On February 18, it got even more convoluted:
"A little later I wondered where I should begin and it occurred to me that it might be with all the Saints, putting my cause in their hands, so that they might pray to Our Lady and Her Son to be intercessors on my half before the Blessed Trinity."
In other words, Iggy wanted the saints to convince the Virgin Mary and Jesus to plead his cause to the Trinity. Talk about sending it up the chain of command. But the part that gets me is that Jesus is supposed to be one third of the Trinity, so isn't that like asking Jesus to plead to himself?
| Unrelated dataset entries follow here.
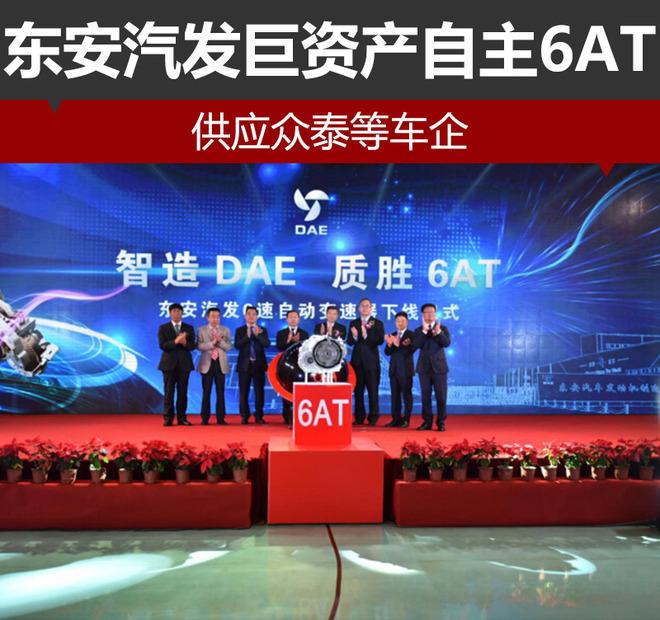 东安汽发巨资产自主6AT 供应众泰等车企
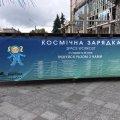 """Що приховує яскравий фасад """"Космічної"""" зарядки у Житомирі? ФОТО"""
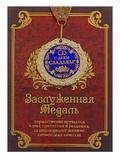 """Медаль в подарочной открытке """"С днем свадьбы"""""""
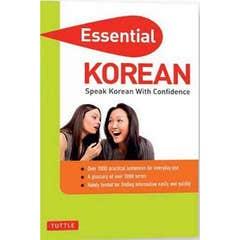 Essential Korean: Speak Korean with Confidence! (Korean Phrasebook and Dictionary)
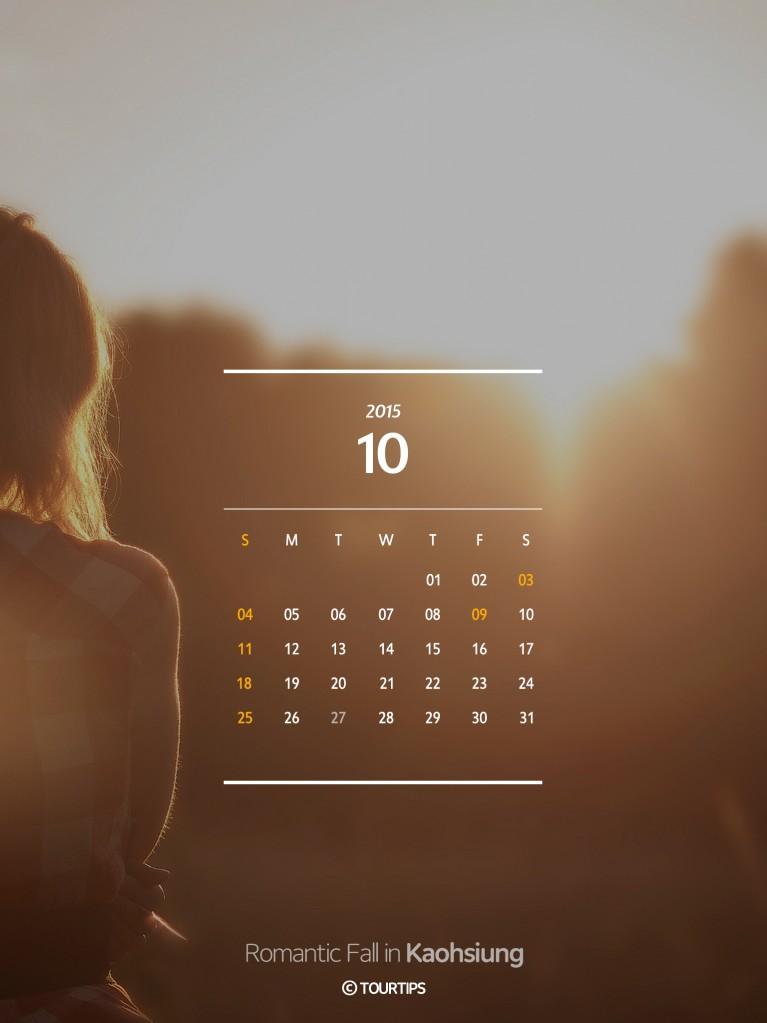 투어팁스_10월_mobile
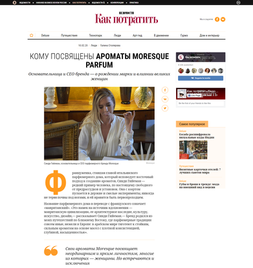 VEDOMOSTI.RU - 10.02.20 - interview with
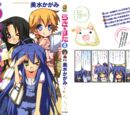 Lucky Star volume 8
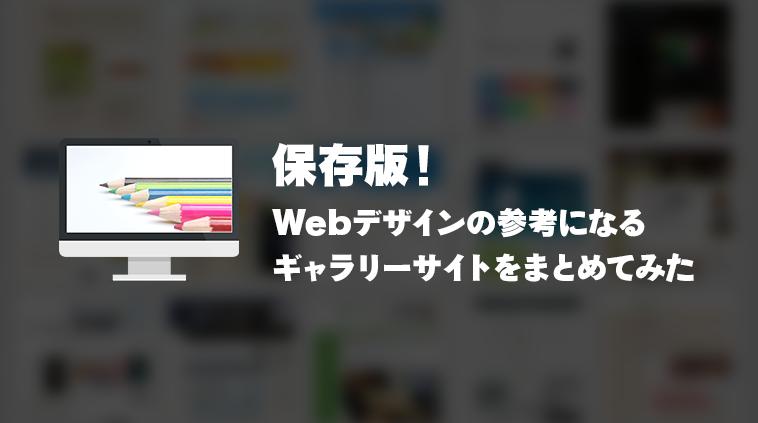 保存版!Webデザインの参考になるギャラリーサイトをまとめてみた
Yeah, that makes a lot of sense. I can see why some people would find Protestantism more appealing, because it cut out the middleman, in this case, the Catholic Church and its legions of saints hanging around that Versailles in the sky.
Way back when I was a believing Catholic more than two decades ago, I don't recall ever praying to saints or even the Virgin Mary. Though I knew about some of the different saints, I never really gave it much consideration. When I prayed, which was often, I prayed to God only. Maybe that's why my prayers were never answered!
1 comment:
I think you hit on one of the two major problems, this idea that your prayers need a signal boost via saints. It can't be that an all powerful being needs help both hearing everyone's prayers and sorting through the multitude of them, so that just means he's a lazy prick. ;)
Of course the BIG issue is prayers being answered at all, and I'm not talking about evidence for their success, I'm talking about the very idea of it directly contradicts the free will argument which then has a cascade effect (for instance, the apologetic for the PoE).
The free will argument is just silly anyway. I mean, how many times does this god take an active part in Earthly affairs in the OT? The very idea of Jesus is probably the biggest argument against free will there is.